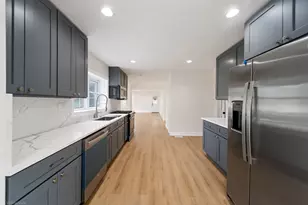 106 E 22nd St, Lombard, IL 60148 - Photo 15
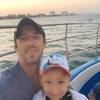 Alexc, 39, г.Тель-Авив Alexc, 39, г.Тель-Авив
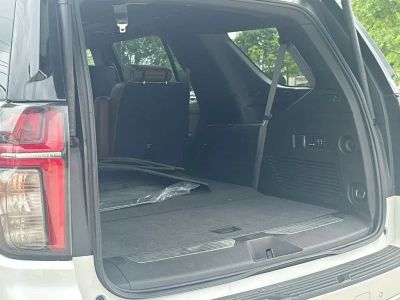 2021 Chevrolet Tahoe - Photo 34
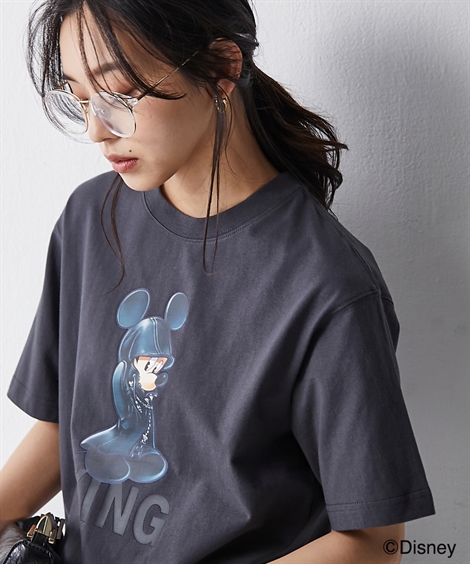 ⑥ミッキーマウス こたたん Amazon.co.jp: ディズニー ミッキーマウス/ミッキーの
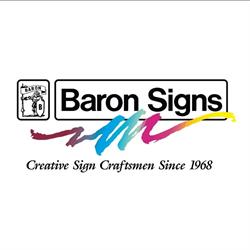 Baron Signs Pty Ltd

-.-.-

Exercise objective |
Turn the captions in the material above into a numbered list with one line per item and no blank lines, leaving the pictures out.

Task output |
1.  106 E 22nd St, Lombard, IL 60148 - Photo 15
2.  Alexc, 39, г.Тель-Авив Alexc, 39, г.Тель-Авив
3.  2021 Chevrolet Tahoe - Photo 34
4.  ⑥ミッキーマウス こたたん Amazon.co.jp: ディズニー ミッキーマウス/ミッキーの
5.  Baron Signs Pty Ltd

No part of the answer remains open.